*** Opening of Material for the task ***
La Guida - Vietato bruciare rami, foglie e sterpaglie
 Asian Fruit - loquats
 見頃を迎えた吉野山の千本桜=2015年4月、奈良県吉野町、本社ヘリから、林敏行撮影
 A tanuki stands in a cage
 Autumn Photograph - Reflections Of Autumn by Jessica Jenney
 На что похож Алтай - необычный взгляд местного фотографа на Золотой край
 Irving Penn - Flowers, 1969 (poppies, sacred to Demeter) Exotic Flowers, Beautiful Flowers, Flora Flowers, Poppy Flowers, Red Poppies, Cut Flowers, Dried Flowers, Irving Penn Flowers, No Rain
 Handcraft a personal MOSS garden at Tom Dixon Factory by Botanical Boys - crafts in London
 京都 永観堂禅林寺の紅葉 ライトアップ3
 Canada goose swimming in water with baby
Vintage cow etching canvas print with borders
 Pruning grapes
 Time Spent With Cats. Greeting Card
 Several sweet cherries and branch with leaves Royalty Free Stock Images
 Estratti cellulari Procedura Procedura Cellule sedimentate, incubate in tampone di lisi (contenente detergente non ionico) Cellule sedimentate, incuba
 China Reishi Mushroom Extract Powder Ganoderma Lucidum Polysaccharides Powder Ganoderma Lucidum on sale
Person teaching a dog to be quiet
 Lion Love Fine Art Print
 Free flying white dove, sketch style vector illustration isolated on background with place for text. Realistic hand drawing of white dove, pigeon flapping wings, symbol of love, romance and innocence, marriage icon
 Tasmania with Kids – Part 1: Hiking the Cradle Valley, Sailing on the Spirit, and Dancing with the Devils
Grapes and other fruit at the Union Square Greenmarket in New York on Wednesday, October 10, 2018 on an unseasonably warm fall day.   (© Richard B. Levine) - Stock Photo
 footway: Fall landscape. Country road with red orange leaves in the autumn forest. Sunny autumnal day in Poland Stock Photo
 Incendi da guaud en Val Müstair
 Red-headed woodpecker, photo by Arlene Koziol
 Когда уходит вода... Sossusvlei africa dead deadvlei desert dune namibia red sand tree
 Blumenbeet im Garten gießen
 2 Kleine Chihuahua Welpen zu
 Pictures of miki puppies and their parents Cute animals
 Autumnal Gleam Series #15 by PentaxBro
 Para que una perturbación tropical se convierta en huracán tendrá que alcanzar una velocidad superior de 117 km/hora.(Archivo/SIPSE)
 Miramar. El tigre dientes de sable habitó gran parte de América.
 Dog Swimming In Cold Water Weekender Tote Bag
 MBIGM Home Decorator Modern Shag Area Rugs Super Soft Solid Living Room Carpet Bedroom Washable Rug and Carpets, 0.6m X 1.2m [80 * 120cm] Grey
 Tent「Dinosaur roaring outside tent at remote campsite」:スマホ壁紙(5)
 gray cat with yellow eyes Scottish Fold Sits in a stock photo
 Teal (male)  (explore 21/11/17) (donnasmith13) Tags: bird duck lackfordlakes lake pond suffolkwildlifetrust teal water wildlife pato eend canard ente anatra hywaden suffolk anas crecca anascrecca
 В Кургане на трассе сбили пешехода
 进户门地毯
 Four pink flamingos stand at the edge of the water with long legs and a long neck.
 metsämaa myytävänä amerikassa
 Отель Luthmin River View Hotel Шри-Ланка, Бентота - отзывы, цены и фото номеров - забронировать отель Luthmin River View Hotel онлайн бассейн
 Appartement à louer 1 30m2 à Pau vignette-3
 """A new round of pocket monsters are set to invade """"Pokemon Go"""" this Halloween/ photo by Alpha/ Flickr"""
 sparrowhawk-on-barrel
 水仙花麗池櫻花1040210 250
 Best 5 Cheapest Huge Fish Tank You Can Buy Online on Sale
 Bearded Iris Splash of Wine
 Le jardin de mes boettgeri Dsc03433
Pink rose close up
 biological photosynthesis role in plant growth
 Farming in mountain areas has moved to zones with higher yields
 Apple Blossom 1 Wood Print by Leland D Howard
*** Close of Material for the task ***
Assignment
The lines above, starting at the one with "Person teaching a dog to be quiet" and ending at the one with "Tasmania with Kids", are the only ones to return, exactly as written.

Problem solution
Person teaching a dog to be quiet
 Lion Love Fine Art Print
 Free flying white dove, sketch style vector illustration isolated on background with place for text. Realistic hand drawing of white dove, pigeon flapping wings, symbol of love, romance and innocence, marriage icon
 Tasmania with Kids – Part 1: Hiking the Cradle Valley, Sailing on the Spirit, and Dancing with the Devils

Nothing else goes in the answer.